**EXTRAIT SOURCE:**
= = = = = = =
L'âme des mots

Je suis accueilli par un libraire habillé de vêtements qui n’étaient déjà plus à la mode dans les années ’20. Cet étrange personnage se prend pour Howard Phillip Lovecraft. Derrière son comptoir, il passe sa journée à gribouiller dans un carnet, sauf quand un client lui demande des conseils, moment où il libère toute sa connaissance et son amour des livres pour lui faire découvrir des merveilles.

Et sa librairie est à son image ; les étagères coloniales seraient empoussiérées si sa vieille tante ne passait pas ses journées à faire le ménage. Étrange qu’une femme qui ne sait pas lire passe ses journées à entretenir une librairie. Sur le bois massif, on trouve un peu de tout, mais peu de nouveauté. Juste de la littérature exceptionnelle, sans discrimination de genre, de provenance ou d’époque. Quand on prend un livre sur une tablette, on sait que c’est une œuvre de qualité et que, même si ce n’est peut-être pas le livre idéal pour nous, c’est celui de quelqu’un d’autre.
= = = = = = =
**DONNÉES SOURCES:**
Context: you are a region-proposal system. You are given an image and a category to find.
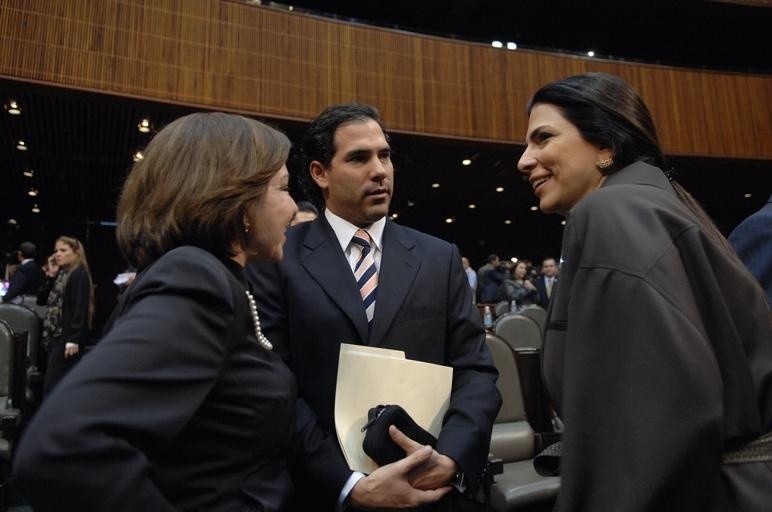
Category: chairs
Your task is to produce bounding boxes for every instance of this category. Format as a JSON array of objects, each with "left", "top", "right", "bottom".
= = = = = = =
**CONSIGNES:**
a) D'après l'extrait, à quoi le libraire occupe-t-il sa journée derrière son comptoir ?
b) Présentez sous forme de liste les faits principaux du paragraphe de l'extrait qui commence par « Et sa librairie est à son image ».
c) Selon l'extrait, pourquoi sait-on qu'un livre pris sur une tablette de cette librairie est une œuvre de qualité ?
Les lignes n'ont aucun lien avec l'extrait.

**CORRIGÉS:**
a) Il gribouille dans un carnet, sauf quand un client lui demande des conseils.

b)
- La librairie ressemble à son libraire.
- Ses étagères coloniales ne sont pas empoussiérées parce que la vieille tante du libraire y fait le ménage toute la journée.
- Cette tante ne sait pas lire.
- On y trouve un peu de tout, mais peu de nouveautés.
- La librairie ne propose que de la littérature exceptionnelle, sans distinction de genre, de provenance ou d'époque.
- Chaque livre est une œuvre de qualité : s'il n'est pas idéal pour un lecteur, il l'est pour quelqu'un d'autre.

c) La librairie ne propose que de la littérature exceptionnelle, sans distinction de genre, de provenance ou d'époque. Tout livre pris sur une tablette est donc une œuvre de qualité, même s'il n'est pas idéal pour chaque lecteur.